EXCERPTED TEXT:
=====
Multithreading

Introduction Link to heading

Few discussions regarding multithreading in Python can escape the infamous GIL and the qualification that Python is lacking real multithreading support. In this blog post we will explore, on a few examples whether those qualifications have merit, and if they do, what conditions make them true. Before we start exploring those questions, let’s cover some basic concepts.

Threads vs. Processes Link to heading

The CPU has a very limited, specialized language it understands called the instruction set. Whatever programming language you use, be it a statically typed compiled language like C, or a dynamically typed interpreted language like Python, the code you write has to be translated into a language the CPU understands. Whether that translation happens by compiling and linking (C) or by some intermediate agent like a virtual machine (Python), those instructions are loaded from memory onto the CPU. Your program had just become a process, started with at least one thread, the main thread.

Processes Link to heading

A process is a running instance of a program, having its own isolated memory space. That means one process cannot interfere with the execution of another process. It also means that interprocess communication is somewhat expensive as data has to be serialized (deserialized) when sent (received) to (from) a process. In Python, this usually involves pickling an object, which has its own set of problems.

Threads Link to heading

A thread is a unit of execution (a collection of instructions) within a process. Each process has at least one thread, called the main thread, but many other threads can be spawned within a process. Each thread has its own stack, but shares memory with other threads in the same process. Sharing of memory makes programming with threads inherently difficult as more threads can read/write from the same memory address, which can lead to race conditions, and can leave your program in a corrupted state. This problem is managed by locks and other synchronization primitives, but nothing forces a programmer to do that. It’s an approach that requires discipline on the part of the programmer. As threads share memory, context switching is faster for threads than processes.

Multitasking and Scheduling Link to heading

The CPU can only execute one set of instructions at a time on a single core. If you have a four core CPU, only four sets of instructions can be executed simultaneously. On the other hand, a modern operating system (OS) can run a hundred processes, to what appears, simultaneously. The OS accomplishes that by giving each process a slice of time on the CPU in a way that each process makes progress. Modern CPUs are so fast that a user cannot notice that the OS is actually switching continuously between processes, and that each process spends a relatively small amount of time on the CPU.

To do that there are basically two strategies. One is called cooperative multitasking, and the other preemptive multitasking. Cooperative multitasking means that each process, well, has to cooperate with others, yielding control to other processes, so that each can make progress. If a process misbehaves and doesn’t yield control to other processes, the whole system can grind to a halt. In fact, that’s what used to happen with older operating systems. They only cure was a hard reset. Fortunately, modern operating systems use preemptive multitasking, meaning that the OS gives a limited slice of CPU time to a process. If a process misbehaves and doesn’t cede control willingly, the OS removes it from the CPU and gives another process a chance to run.
=====
EXERCISE PROMPT: According to the multithreading text, which multitasking strategy do modern operating systems use? The rows that follow are separate material and have no connection to the multithreading text.

Dataset rows
=====
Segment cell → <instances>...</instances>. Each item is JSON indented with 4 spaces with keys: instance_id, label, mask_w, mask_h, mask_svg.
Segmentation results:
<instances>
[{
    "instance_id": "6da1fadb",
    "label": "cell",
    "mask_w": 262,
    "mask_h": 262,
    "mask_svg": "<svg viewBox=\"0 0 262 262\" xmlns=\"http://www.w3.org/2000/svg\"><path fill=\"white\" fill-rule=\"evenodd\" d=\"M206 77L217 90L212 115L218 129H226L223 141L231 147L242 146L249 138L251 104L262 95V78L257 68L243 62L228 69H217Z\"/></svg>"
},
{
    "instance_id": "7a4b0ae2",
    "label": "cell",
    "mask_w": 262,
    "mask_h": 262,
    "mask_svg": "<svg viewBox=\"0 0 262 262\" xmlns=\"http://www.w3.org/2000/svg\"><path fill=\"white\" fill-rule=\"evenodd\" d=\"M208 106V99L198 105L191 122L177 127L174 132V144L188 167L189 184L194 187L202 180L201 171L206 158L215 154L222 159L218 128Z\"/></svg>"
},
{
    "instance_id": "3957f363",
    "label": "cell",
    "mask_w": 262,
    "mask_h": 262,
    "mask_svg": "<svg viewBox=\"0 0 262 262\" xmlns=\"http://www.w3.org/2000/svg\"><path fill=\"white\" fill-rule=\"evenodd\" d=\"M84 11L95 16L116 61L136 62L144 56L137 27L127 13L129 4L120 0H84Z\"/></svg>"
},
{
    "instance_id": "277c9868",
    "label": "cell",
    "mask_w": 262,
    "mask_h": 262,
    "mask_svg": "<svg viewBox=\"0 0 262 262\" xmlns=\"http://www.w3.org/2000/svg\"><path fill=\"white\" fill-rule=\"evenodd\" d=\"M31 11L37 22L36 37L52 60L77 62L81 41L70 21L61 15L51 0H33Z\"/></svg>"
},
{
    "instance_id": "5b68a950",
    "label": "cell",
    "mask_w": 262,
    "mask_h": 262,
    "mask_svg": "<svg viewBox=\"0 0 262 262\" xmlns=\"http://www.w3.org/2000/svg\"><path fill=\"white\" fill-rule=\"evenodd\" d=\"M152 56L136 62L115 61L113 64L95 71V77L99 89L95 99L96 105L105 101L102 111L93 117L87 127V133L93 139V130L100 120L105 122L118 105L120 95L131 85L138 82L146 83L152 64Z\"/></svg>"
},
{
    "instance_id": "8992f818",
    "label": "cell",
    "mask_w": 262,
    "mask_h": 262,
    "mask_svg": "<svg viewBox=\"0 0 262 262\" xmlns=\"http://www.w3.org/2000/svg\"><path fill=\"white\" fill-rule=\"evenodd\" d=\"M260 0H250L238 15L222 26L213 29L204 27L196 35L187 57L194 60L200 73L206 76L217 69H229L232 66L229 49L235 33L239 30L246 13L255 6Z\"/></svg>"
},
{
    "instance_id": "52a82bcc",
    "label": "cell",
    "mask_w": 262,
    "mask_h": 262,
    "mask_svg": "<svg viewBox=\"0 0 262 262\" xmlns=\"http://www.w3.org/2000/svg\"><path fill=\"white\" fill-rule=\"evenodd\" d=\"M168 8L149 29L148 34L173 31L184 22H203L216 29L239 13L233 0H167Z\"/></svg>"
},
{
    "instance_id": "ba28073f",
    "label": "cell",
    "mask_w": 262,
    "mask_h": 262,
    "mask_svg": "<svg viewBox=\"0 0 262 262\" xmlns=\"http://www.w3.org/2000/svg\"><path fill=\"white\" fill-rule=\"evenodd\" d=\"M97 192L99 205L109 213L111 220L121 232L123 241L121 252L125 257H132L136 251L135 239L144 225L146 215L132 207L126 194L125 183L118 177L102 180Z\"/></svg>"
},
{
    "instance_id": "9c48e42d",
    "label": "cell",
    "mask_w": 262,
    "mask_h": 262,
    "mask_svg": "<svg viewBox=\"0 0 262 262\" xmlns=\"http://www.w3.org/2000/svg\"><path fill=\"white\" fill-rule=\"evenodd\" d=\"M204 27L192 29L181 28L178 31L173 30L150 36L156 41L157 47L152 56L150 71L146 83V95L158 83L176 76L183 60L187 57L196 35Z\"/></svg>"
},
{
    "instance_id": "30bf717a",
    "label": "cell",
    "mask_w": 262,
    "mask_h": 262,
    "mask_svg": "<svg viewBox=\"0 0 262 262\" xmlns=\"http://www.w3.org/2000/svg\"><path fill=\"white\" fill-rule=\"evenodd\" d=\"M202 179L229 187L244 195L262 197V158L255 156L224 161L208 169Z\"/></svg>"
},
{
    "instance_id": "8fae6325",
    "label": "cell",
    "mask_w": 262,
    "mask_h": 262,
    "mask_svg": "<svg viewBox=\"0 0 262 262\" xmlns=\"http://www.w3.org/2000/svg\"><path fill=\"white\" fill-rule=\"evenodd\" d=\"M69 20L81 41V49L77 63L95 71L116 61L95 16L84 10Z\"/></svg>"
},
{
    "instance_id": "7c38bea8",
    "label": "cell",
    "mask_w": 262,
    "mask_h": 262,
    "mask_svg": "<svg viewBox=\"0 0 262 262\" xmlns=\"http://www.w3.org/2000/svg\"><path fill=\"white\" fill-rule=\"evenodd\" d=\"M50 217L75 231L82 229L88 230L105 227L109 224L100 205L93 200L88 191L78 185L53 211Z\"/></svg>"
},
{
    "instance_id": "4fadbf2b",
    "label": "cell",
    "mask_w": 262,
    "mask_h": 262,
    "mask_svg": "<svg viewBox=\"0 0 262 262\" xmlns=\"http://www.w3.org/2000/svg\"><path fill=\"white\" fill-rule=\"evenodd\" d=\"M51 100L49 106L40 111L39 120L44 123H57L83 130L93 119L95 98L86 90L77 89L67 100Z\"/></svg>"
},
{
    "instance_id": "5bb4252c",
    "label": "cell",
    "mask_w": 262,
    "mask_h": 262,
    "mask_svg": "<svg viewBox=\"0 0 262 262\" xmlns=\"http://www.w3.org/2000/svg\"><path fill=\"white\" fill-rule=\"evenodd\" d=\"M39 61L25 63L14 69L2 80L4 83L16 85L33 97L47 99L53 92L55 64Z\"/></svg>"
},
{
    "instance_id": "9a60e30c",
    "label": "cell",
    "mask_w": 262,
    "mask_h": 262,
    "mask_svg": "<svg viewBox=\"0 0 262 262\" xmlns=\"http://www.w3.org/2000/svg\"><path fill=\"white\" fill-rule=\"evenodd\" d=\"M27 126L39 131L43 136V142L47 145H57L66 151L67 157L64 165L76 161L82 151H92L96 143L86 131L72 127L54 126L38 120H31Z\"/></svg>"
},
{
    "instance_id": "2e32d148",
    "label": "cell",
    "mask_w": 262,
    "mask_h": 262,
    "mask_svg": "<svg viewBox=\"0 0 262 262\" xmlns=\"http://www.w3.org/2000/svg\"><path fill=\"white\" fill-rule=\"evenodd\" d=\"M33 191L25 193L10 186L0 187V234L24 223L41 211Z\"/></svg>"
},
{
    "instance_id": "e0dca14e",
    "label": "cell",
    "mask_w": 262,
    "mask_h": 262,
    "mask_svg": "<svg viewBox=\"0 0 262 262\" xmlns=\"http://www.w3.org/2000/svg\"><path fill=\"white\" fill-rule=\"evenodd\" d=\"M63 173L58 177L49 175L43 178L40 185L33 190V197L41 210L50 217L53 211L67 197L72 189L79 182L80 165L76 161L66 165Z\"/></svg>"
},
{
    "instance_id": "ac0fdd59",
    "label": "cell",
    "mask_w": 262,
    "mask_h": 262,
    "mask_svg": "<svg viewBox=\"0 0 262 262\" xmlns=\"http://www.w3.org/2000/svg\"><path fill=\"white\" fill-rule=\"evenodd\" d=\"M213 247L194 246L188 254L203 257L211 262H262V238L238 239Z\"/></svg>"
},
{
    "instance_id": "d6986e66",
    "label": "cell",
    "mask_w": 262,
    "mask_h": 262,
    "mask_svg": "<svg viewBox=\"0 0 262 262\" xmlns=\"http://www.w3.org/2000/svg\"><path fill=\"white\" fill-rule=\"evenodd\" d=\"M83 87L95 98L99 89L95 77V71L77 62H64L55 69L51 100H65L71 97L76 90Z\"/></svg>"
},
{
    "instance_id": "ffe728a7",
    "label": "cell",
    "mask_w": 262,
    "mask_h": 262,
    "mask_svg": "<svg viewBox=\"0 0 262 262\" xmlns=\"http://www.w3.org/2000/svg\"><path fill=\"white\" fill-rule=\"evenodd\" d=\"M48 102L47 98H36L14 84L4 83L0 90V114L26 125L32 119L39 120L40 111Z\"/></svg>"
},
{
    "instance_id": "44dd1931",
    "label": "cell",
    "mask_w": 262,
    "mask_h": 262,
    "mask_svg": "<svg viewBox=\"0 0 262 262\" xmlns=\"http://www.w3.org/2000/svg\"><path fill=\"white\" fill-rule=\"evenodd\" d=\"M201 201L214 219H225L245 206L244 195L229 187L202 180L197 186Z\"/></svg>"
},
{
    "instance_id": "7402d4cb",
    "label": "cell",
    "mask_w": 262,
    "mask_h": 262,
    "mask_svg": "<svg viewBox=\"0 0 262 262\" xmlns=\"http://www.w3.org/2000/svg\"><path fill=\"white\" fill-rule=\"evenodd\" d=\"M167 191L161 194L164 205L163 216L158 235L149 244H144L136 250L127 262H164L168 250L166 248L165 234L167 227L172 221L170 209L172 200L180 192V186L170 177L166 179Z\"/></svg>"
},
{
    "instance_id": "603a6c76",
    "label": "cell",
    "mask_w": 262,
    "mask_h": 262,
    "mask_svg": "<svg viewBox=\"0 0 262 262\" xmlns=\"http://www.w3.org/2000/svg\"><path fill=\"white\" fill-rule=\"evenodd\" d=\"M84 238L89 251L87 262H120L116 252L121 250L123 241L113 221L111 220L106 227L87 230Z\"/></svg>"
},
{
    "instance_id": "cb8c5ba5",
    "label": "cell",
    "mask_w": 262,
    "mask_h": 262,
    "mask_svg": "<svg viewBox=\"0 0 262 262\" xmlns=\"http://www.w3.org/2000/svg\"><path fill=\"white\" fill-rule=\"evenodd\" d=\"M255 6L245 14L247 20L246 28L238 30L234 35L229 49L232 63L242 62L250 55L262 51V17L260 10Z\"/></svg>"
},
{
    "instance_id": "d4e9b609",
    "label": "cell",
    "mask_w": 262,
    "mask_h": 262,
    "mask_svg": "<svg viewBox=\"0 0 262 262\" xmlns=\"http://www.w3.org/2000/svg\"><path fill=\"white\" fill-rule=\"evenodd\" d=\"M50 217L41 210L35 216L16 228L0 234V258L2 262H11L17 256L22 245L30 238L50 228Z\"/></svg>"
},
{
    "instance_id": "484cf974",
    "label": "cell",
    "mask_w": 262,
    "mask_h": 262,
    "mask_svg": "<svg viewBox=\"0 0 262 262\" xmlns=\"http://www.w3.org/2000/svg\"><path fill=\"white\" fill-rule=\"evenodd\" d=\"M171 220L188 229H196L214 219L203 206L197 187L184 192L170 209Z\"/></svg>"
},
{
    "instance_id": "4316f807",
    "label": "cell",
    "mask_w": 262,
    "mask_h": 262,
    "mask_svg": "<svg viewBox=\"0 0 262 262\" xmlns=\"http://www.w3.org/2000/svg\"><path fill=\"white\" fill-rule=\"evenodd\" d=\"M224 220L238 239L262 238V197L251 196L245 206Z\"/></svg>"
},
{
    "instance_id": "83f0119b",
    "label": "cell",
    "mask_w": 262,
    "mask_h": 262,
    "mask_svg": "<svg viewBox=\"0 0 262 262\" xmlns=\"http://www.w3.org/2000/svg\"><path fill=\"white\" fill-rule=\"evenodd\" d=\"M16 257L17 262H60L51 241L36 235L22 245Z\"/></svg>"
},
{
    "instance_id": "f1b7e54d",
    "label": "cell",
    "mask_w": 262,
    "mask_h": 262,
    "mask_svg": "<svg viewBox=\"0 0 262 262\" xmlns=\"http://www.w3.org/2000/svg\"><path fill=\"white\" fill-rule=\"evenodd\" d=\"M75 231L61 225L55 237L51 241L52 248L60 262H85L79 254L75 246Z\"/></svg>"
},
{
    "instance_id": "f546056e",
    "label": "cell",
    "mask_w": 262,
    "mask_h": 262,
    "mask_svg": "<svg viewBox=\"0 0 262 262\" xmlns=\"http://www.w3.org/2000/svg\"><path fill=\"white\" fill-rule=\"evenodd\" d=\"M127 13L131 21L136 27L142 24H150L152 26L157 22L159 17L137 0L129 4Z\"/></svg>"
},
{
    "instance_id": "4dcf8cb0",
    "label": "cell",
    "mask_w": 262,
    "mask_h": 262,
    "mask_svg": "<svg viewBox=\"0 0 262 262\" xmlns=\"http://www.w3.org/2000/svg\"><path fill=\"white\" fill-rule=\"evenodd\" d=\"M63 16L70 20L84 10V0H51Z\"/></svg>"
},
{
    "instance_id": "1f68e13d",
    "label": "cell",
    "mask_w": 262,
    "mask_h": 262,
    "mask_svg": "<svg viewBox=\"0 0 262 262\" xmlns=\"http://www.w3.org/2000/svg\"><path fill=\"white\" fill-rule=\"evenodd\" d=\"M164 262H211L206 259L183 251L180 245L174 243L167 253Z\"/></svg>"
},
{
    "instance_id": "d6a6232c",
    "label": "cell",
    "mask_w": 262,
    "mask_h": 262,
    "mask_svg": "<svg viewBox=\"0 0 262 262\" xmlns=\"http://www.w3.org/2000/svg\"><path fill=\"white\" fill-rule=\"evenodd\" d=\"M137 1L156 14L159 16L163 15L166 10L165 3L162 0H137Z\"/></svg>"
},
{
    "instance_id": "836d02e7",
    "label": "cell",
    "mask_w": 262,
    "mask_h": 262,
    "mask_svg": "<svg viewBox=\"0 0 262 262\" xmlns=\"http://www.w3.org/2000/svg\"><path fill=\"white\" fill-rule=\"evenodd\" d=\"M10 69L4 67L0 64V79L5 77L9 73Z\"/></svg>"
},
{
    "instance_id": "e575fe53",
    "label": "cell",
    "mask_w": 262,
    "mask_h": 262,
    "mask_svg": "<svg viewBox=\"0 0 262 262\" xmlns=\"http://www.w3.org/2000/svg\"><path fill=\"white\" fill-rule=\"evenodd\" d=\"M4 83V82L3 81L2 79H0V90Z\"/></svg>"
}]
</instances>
=====
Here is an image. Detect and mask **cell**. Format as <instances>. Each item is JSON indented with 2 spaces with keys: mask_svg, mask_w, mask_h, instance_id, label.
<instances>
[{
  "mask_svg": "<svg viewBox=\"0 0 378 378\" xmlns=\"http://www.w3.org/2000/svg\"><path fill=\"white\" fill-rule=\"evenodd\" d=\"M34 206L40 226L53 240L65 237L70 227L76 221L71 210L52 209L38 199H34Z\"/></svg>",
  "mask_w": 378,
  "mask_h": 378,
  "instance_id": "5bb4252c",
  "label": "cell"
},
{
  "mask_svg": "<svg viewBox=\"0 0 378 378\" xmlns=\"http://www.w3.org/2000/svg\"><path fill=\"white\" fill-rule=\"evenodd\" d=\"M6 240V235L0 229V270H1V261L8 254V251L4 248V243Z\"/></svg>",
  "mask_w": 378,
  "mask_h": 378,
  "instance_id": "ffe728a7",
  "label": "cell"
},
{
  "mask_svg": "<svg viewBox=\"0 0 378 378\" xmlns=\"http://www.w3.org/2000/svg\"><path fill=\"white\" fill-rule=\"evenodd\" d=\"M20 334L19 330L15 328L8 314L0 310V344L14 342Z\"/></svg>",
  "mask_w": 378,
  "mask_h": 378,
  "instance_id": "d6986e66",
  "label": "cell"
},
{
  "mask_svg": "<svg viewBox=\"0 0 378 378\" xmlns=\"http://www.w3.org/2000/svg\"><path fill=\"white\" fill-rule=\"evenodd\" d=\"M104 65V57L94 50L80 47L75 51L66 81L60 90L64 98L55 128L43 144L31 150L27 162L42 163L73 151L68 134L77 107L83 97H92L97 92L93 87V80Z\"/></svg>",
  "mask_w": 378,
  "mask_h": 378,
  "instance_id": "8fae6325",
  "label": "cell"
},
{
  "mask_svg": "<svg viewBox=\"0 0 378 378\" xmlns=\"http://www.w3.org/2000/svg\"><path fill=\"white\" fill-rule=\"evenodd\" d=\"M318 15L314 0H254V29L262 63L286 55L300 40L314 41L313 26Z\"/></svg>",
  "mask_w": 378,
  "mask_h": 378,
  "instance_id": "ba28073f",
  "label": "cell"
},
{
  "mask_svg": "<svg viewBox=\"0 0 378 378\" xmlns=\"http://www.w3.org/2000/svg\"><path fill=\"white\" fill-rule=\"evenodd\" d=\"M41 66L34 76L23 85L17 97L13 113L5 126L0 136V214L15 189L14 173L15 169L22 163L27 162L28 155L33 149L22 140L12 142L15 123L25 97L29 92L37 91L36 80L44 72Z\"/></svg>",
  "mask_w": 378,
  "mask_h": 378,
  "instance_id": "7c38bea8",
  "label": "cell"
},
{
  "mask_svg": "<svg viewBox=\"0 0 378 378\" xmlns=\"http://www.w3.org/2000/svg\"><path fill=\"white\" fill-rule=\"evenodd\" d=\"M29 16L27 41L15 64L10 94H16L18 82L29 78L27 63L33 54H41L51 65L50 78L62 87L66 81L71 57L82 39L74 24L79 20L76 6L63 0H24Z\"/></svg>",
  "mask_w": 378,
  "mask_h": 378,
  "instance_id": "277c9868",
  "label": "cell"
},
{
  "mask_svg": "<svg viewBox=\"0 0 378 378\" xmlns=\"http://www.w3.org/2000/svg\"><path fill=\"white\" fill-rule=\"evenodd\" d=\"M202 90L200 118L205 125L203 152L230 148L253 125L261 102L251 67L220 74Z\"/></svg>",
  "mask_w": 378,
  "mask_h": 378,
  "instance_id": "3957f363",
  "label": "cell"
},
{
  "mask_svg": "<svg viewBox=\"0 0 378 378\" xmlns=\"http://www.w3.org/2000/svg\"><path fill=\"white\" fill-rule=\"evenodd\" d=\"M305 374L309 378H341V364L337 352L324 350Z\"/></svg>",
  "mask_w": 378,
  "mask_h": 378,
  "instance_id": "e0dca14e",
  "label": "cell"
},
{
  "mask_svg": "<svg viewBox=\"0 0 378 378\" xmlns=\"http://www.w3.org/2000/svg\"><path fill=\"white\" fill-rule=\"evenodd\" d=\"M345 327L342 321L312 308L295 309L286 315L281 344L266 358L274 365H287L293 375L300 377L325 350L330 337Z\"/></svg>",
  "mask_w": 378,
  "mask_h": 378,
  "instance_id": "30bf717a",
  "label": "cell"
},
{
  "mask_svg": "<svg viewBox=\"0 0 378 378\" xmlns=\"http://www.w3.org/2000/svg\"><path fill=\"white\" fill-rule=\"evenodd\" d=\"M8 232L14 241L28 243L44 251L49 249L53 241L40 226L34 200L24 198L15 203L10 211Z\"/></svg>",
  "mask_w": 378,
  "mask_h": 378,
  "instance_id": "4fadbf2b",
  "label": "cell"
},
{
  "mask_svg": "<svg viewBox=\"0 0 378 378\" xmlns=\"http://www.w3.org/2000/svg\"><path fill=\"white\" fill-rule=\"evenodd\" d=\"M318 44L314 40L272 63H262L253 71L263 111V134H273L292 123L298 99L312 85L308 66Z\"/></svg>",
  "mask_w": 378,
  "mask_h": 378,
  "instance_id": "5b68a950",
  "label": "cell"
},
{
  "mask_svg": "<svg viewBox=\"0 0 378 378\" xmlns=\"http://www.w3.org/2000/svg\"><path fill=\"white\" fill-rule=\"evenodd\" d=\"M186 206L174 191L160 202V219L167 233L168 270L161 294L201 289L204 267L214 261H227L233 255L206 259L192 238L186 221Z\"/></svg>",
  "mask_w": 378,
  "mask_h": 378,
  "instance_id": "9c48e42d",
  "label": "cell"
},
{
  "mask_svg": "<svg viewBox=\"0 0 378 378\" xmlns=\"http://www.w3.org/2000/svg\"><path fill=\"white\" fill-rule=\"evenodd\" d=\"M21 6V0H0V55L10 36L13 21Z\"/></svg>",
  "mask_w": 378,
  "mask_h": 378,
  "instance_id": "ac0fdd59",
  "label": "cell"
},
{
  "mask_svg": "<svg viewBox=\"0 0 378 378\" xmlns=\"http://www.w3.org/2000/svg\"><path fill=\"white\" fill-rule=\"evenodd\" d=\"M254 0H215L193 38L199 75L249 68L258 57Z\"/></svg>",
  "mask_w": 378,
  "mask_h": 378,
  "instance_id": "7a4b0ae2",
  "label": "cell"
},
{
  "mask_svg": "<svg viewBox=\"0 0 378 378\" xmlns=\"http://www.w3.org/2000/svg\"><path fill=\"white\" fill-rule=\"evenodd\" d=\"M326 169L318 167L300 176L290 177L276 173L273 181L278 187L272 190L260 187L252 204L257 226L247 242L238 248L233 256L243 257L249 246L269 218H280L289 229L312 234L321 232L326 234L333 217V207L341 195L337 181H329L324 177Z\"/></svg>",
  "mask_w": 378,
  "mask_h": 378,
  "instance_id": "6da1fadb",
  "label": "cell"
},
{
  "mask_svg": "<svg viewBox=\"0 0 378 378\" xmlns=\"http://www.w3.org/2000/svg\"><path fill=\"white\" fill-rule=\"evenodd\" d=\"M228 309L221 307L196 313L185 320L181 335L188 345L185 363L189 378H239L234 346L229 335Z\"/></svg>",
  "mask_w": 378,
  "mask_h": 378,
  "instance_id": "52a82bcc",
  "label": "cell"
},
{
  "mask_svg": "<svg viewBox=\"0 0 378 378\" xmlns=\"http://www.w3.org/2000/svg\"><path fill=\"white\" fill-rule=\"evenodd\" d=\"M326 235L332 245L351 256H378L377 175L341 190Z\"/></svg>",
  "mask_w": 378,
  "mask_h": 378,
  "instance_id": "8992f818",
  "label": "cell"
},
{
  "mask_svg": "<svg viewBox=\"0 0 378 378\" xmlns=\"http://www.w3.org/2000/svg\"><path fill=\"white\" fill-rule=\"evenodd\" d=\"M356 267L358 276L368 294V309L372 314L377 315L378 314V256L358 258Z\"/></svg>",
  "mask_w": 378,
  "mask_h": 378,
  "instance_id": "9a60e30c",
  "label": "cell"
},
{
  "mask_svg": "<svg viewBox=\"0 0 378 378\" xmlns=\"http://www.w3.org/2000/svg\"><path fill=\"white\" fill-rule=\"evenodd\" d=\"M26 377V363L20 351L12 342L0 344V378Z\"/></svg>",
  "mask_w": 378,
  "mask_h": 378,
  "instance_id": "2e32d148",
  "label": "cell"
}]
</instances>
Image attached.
=====
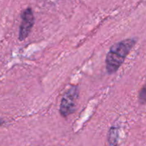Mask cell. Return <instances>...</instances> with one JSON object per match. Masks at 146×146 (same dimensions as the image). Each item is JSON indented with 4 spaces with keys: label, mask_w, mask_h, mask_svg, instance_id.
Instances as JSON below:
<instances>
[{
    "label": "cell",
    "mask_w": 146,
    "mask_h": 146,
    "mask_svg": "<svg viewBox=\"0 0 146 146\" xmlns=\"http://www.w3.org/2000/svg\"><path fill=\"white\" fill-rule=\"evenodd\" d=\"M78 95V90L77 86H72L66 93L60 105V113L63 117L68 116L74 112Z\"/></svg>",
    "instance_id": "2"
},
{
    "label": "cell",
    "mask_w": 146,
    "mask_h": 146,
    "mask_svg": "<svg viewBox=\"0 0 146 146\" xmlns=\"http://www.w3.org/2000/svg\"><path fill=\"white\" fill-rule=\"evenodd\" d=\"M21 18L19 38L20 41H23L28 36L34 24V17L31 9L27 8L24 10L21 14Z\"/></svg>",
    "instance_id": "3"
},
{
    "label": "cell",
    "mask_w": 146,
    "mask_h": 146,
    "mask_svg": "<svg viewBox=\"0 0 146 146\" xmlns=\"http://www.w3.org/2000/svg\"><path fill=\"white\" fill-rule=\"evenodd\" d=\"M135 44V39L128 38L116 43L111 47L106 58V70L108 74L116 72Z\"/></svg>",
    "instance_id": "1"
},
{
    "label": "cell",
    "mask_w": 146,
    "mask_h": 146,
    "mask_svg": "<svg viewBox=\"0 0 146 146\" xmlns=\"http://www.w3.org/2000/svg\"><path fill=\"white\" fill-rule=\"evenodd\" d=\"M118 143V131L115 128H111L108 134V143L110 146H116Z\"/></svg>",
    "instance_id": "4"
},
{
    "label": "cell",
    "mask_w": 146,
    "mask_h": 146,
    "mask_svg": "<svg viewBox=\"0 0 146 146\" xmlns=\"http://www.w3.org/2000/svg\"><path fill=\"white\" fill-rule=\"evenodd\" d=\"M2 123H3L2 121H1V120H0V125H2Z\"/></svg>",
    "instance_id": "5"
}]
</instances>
=====
TASK RESULT: Preemptive multitasking.